Increasing: The number of guns those American gun owners have.
18 percentage points: Amount the share of households who own guns decreased from 1973 to 2010. Three decades ago, 50 percent of households owned guns, in 2010, just 32 percent do,, according to University of Chicago's National Opinion Research Center.
65 percent: The portion of guns in America owned by just 20 percent of gun owners. When we debate gun control, there is the inevitable claim that gun ownership is a cherished tradition held by a vast portion of the country. For an example of this, here's a National Review editorial making that case Monday. But the portion of Americans who own a whole bunch of guns is actually pretty small.
Lethality
47 percent increase: The change in the number of people wounded seriously enough by gunshots to require a hospital stay from 2001 to 2011. In 2001, 20,844 people suffered gunshot wounds that serious. In 2011, it was 30,759, The Wall Street Journal reports. But the murder rate is going down?

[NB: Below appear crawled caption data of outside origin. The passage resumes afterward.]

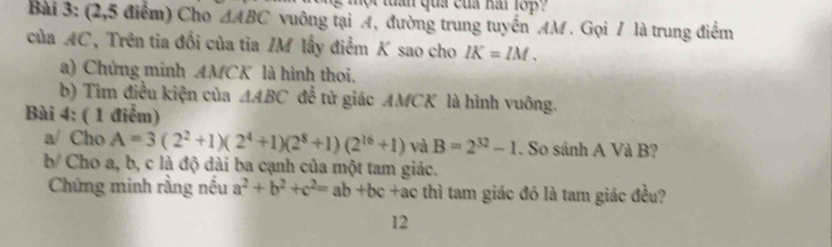 mộ t tuần qua của nai 18p 
Bài 3: (2,5 điểm) Cho △ ABC vuông tại A, đường trung tuyến AM. Gọi / là trung điểm 
của AC, Trên tia đối của tia IM lấy điểm K sao cho IK=IM. 
a) Chứng minh AMCK là hình thoi. 
b) Tìm điều kiện của △ ABC để tử giác AMCK là hình vuông. 
Bài 4: ( 1 điểm) 
a/ Cho A=3(2^2+1)(2^4+1)(2^8+1)(2^(16)+1) và B=2^(32)-1. So sánh A Và B? 
b/ Cho a, b, c là độ dài ba cạnh của một tam giác. 
Chứng minh rằng nều a^2+b^2+c^2=ab+bc+ac thì tam giác đó là tam giác đều? 
12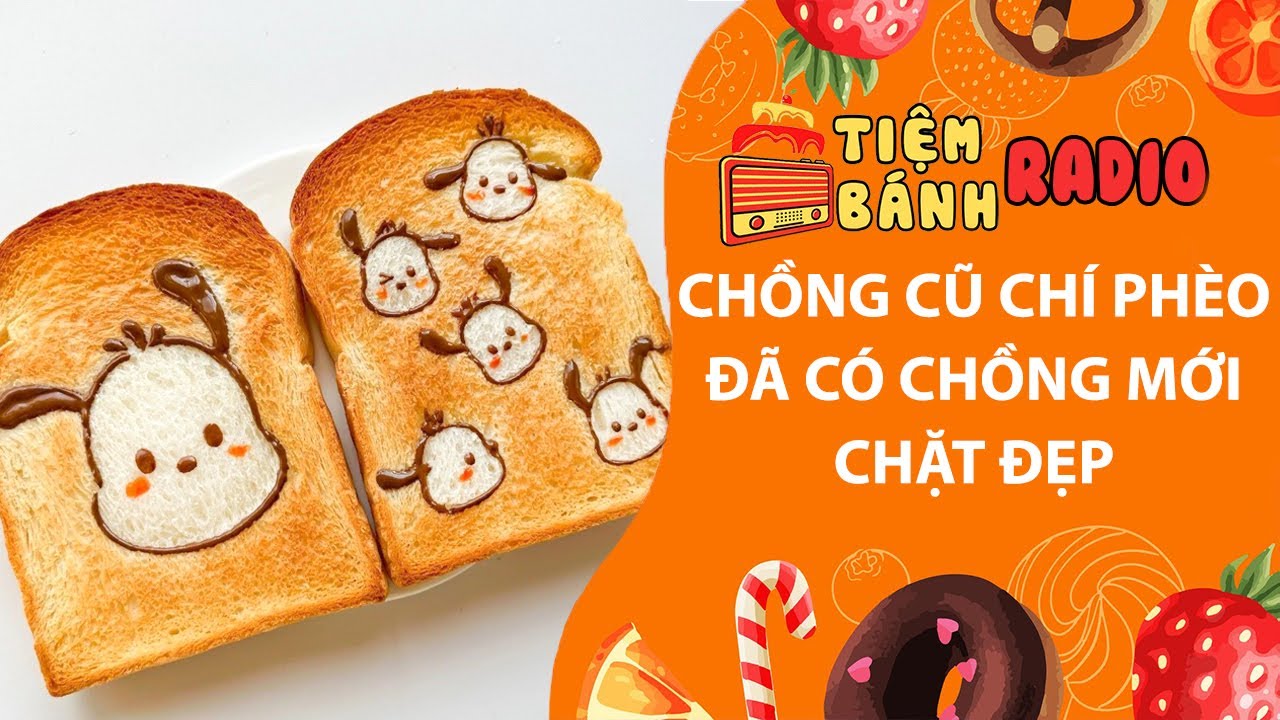 Tâm sự số 1214🌈Chồng cũ chí phèo đã có chồng mới chặt đẹp🌈Tiệm Bánh Radio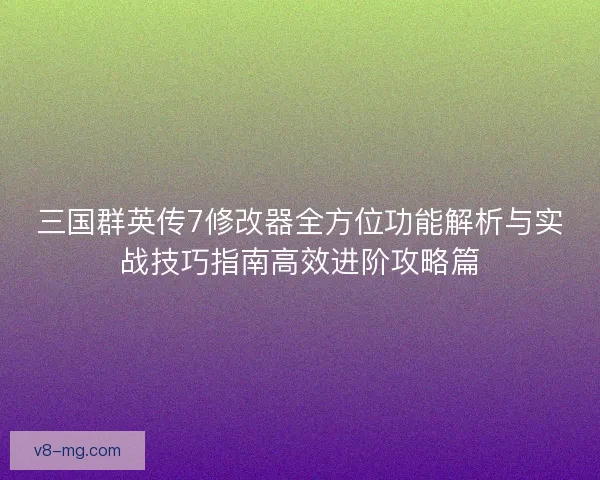 三国群英传7修改器全方位功能解析与实战技巧指南高效进阶攻略篇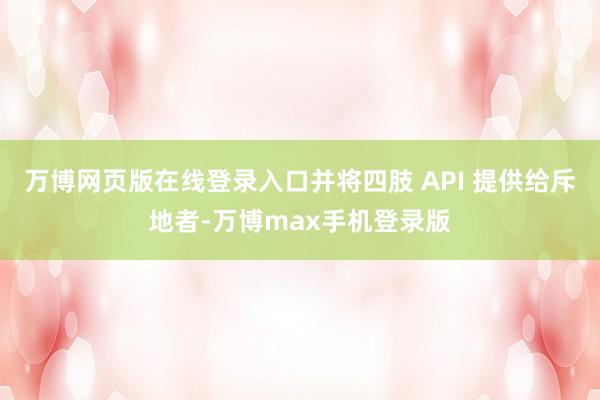 万博网页版在线登录入口并将四肢 API 提供给斥地者-万博max手机登录版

Why is that? Because hospitals have gotten better at treating traumatic wounds.
13.96 percent: Share of gunshot wound victims who died in 2010.
2 percentage point decrease: The change in the share of gunshot wound victims who died in 2010 compared to just three years earlier. Data from previous years was measured differently, so is impossible to compare, the Journal says.
62: Number of mass murders in America since 1982.
Three-quarters: Portion of guns involved in mass murders that were obtained legally, Mother Jones reports. Semi-automatic handguns were by far the weapon of choice, followed by assault rifles.
Political implications
20 percent: Amount male ownership of guns has decreased since 1980. White males are a shrinking portion of the electorate. They are the clear targets of gun ads. Here's a Christmas ad for a .223-calibre Bushmaster, the carbine used in the Newtown school shooting, at right.
56 percent: Portion of white men who oppose stricter gun control laws, The Washington Post's Greg Sargent points out. And 53 percent of non-college educated whites oppose such laws.
10 percent: Portion of women who own guns.
54 percent: Portion of Americans who favor stricter gun control laws, according to a new ABC News poll.
59 percent: Portion of women who support stricter gun control laws, ABC finds.
60 percent to 39 percent: Americans in living in the West who support more gun control versus those in the West who do not. Support for more gun control has a pretty clear regional divide, with the South, as you might expect, being most hostile to new gun laws. Southerners opposed gun control by 50 percent to 46 percent. Midwesterners are split, with 49 percent wanting more gun control and 48 percent opposed to it. And in the Northeast, 67 percent want more gun control, while 31 percent don't. The South is by far the most violent part of the country, Kieran Healy points out at right.
1 million: The number of concealed-and-carry permit holders Florida will reach in the next few days.
52 percent: Americans who support a national ban on semi-automatic weapons.
Action
0: Number of concrete things President Obama has done to keep guns off streets that White House press secretary Jay Carney could name in a press conference Monday.